In this day and age, anglers are becoming increasingly aware of conservation and animal welfare, and for that (and other reasons) practicing catch and release on a myriad of species. In Victoria, Australia, there has been a boom in the recreational black bream fishery.  An incredibly slow growing species, they are a prized capture, and anglers target them year round.  They are found in many estuarine rivers and lakes whether it is in my home patch of Southwest Victoria, metropolitan Melbourne or the far east of Victoria. 
 
A nice setting for some research - the Glenelg River
Blood sampling a black bream
There are many bream-specific tournaments where catch and release is mandatory once weighed in live.  Being a very keen and passionate recreational angler, I have devoted my time into studying fisheries management and recreational fisheries, which has lead me to do a further “research” year focusing on the effects of this confinement of black bream. Many anglers, who chase black bream practice 'live holding' of bream in their aerated live wells / tanks fitted on boats.  

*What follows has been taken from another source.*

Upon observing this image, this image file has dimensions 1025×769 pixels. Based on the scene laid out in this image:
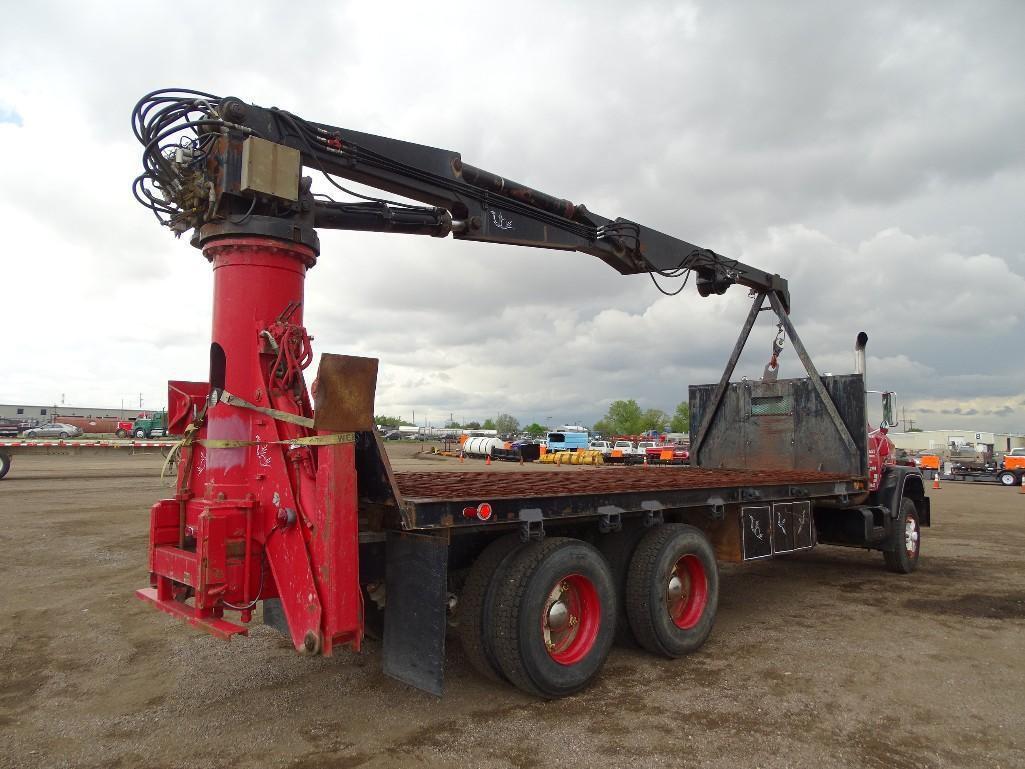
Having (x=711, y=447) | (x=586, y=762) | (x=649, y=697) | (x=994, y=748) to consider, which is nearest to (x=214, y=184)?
(x=586, y=762)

At the end of the fishing session, the fish are exposed to the air for photos / weighing and then released, often many kilometres where they were first caught. Many anglers believe bream are a hardy species that will survive the rigours of confinement, air exposure and the physical angling process, but can we be certain?
Recovery before release
With this in mind, my curiosity got the better of me and I instigated an assessment of the catch, hold, release process on black bream. Never would I have thought I would be fishing in the name of science but I liked the idea! After dealing with a lot of red tape and little nitty gritties with permits etc, I was ultimately granted permission from Deakin University and the Department of Primary Industries (Fisheries Victoria) to investigate the stress effects of confinement on bream. In order to achieve this, there are 2 phases of this project. Phase 1 (the fun bit!) was to obtain samples which involved fellow researcher Jesse Olle and I designing and manufacturing specific live holding cages.  We then travelled to the picturesque Glenelg River in South Western Victoria, set up our make shift 'lab' and set about the capture of a total of 144 bream, and obtained non lethal blood samples.

In the name of science...
With phase 1 of the study is now complete and with our blood samples back at Deakin University, we will soon be assessing the blood for certain important indicators (glucose, lactate, cortisol and total protein analysis). What we expect to see over a time span of 24 hours is that within the first 0 – 8 hours there will be some sort of stress response elicited, and over the 24 hour period the stress indicators will return to normal/close to normal levels thereafter. From this data generated, we can use it to advise bream anglers whether or not their handling practices are adequate for the survival of bream, or should methods be modified to better ensure the survival and welfare? As a majority of anglers are now exponents of catch and release, if fish don’t survive, then their well intended efforts of anglers could be in vain. 

Note - Ebb Tide Adventures is extremely proud to be associated with Quy Van - his passion and enthusiasm for recreational fishing and fish welfare is extremely refreshing!